Infelizmente o texto não evita a tentação de avançar uma explicação, e caiu na mais simples e enganadora: "A menor religiosidade das pessoas." Isto contraria os resultados da Sociologia da Religião, que apontam precisamente a tendência oposta. As pessoas não estão a diminuir a sua religiosidade, mesmo quando reduzem a adesão a cultos formais. Aliás o próprio artigo se dá conta de algo estranho, ao afirmar: "Curiosamente, noutros marcos importantes da vida religiosa dos crentes, como baptismo, primeira comunhão ou crisma (confirmação do baptismo), a descida não é tão acentuada." Isto só é curioso para quem não entende o que está a acontecer e, mais uma vez, não nota que o número de nascimentos não é comparável. O número de baptizados em Portugal é estável há 25 anos, caindo a percentagem por causa dos imigrantes.

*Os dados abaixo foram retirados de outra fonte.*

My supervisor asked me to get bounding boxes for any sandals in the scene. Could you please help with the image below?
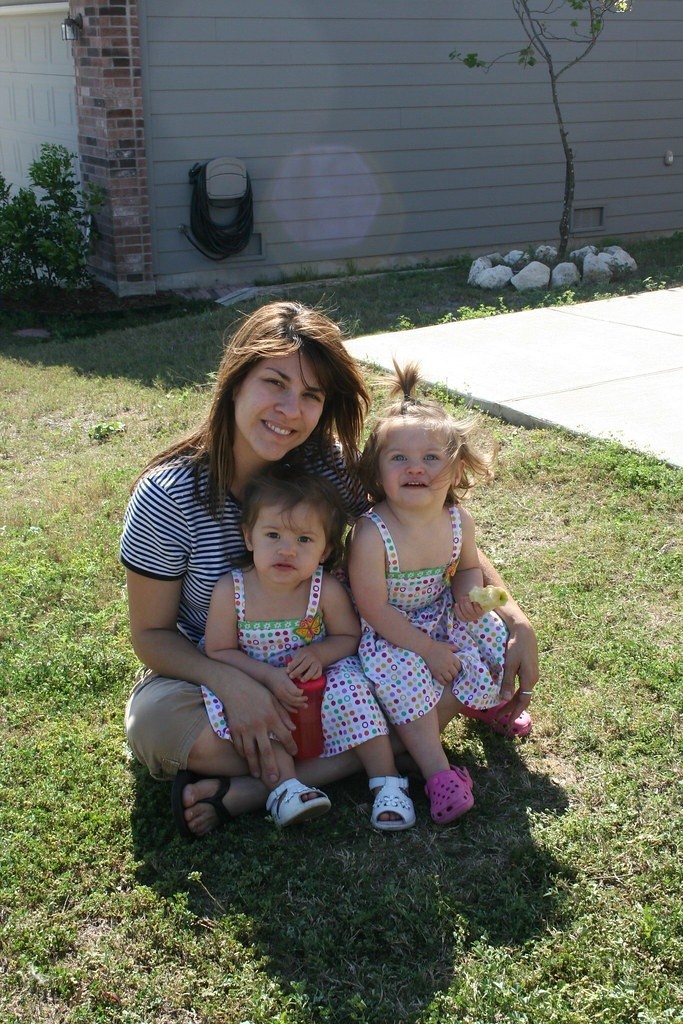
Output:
[424,761,474,825]
[463,696,532,738]
[367,773,416,830]
[265,777,331,830]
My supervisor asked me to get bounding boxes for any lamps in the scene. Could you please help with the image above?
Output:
[61,9,82,40]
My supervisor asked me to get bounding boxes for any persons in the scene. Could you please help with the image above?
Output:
[118,302,540,837]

O que é mesmo curioso é ninguém ter relacionado a notícia citada com outro artigo próximo: "Natalidade volta a diminuir nos primeiros nove meses deste ano" (Público, 14/Out.). Essas estatísticas vêm do "teste do pezinho" e o especialista citado prevê que "em 2009 o número de nados-vivos não chegue sequer aos cem mil". Diz--se "assustado" com isto, mas deve ser o único. Entre os responsáveis ninguém parece perturbado com a dinâmica, que é, sem dúvida, das mais determinantes para o nosso futuro.

Portugal, que desde 2007 tem mais mortes que nascimentos, regista hoje uma taxa de fertilidade bastante inferior à baixa média europeia, em clara decadência demográfica. Se mais uma vez descontarmos os filhos de imigrantes, vemos que estamos num dos níveis de natalidade mais baixos do mundo. Os portugueses são actualmente uma raça em vias de extinção.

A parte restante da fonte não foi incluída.